A UniaxialMaterial tester was my first foray into Tk widgets back in the early 2000s. The tester has come along for the ride through all the OpenSees source code repositories. First cvs, then svn, and now GitHub.
You could select various materials and drag the slider back and forth to see the stress-strain response history.

Certain that the tester would no longer work, I was pleased to be proven wrong a few months ago.
Comparing the version on my Zip disk artifact and the version currently available on GitHub, it appears Frank re-organized the code a bit and made it much easier to add a material to the tester. Simply add a line to SCRIPTS/uniaxialMaterial.tcl
with parameter names and default values.
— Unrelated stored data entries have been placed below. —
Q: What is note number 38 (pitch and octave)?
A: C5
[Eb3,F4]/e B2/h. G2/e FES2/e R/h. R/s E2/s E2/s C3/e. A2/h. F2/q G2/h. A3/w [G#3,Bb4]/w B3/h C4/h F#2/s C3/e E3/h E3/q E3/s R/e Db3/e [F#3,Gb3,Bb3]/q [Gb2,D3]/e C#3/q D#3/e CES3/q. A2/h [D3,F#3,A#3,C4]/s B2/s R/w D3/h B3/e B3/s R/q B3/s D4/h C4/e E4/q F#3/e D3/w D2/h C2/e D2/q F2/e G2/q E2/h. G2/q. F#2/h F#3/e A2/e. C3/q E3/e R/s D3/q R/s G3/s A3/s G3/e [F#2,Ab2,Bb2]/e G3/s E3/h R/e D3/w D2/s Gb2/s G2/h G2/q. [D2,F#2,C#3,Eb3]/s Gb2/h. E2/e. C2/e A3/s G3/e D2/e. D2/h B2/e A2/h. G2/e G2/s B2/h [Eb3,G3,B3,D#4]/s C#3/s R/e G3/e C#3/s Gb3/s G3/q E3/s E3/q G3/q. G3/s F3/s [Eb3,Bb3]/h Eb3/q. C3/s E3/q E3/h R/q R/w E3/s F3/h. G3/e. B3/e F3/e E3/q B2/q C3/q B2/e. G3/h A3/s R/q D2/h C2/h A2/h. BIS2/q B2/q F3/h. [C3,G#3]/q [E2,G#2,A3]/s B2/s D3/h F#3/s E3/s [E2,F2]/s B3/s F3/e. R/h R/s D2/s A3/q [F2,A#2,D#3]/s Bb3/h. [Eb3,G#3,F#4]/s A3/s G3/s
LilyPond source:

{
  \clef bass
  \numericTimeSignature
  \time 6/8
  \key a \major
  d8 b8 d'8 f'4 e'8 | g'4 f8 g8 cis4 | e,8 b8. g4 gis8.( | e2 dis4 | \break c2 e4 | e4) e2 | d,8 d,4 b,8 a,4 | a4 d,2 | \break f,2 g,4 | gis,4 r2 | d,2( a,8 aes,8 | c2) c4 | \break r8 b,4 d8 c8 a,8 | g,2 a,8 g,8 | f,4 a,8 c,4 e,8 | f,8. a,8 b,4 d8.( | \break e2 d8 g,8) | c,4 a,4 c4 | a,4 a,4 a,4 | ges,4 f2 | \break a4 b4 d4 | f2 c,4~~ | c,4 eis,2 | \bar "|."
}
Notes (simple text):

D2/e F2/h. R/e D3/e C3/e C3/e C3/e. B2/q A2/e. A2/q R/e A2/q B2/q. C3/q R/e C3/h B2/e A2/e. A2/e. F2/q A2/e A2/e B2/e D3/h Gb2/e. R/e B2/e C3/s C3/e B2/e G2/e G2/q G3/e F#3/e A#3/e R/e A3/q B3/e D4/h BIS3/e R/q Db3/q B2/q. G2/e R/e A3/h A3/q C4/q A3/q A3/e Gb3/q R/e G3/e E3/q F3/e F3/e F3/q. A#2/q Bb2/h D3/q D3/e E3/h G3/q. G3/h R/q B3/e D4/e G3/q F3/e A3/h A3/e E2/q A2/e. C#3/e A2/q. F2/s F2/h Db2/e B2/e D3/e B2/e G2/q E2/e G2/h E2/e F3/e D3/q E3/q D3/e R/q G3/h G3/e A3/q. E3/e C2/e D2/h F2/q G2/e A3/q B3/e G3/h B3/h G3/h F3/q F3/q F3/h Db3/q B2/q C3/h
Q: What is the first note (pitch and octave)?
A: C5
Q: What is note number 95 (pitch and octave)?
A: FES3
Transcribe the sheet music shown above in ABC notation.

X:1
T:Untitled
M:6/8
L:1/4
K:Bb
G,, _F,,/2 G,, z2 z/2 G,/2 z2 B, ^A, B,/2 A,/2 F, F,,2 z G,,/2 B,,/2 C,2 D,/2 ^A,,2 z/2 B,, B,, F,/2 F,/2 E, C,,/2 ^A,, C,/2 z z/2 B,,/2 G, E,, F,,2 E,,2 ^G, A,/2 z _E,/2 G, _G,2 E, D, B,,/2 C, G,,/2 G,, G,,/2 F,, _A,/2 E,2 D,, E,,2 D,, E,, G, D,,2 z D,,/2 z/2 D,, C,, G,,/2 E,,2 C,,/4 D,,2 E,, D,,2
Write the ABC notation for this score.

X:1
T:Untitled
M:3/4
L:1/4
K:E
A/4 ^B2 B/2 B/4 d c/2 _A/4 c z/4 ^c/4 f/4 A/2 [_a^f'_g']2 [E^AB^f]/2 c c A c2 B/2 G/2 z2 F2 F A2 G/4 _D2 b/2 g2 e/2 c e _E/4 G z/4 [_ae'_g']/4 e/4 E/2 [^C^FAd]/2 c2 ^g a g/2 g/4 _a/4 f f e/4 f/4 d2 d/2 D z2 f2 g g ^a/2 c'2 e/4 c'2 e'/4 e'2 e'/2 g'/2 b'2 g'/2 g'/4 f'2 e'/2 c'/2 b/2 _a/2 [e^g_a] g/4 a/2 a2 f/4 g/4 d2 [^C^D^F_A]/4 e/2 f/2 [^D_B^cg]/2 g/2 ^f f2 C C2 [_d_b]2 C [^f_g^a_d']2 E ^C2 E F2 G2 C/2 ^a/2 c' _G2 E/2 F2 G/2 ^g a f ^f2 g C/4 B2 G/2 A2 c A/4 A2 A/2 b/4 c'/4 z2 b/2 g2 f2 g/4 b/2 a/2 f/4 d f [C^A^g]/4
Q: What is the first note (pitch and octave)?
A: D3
The rest is taken care of in SCRIPTS/strain.tcl
.
To run the tester in Linux, you need to build the OpenSeesTk
executable using the tk
make option.
OpenSees/$ make tk
Then run the script and the blue window shown above should pop up.
OpenSees/$ cd SCRIPTS
OpenSees/SCRIPTS/$ OpenSeesTk strain.tcl
In Windows, build the OpenSeesTk project in Visual Studio, which will create an OpenSeesTk.exe
executable in the Win64/bin
directory. In Windows Explorer, drag the strain.tcl
file over the OpenSeesTk.exe
executable, or double click OpenSeesTk.exe
then source strain.tcl
. You’ll see a blue window like above, but with trimmings that match the Windows operating system.
After this tester, I made only one more foray into Tk widgets. The software is still in use as far as I know.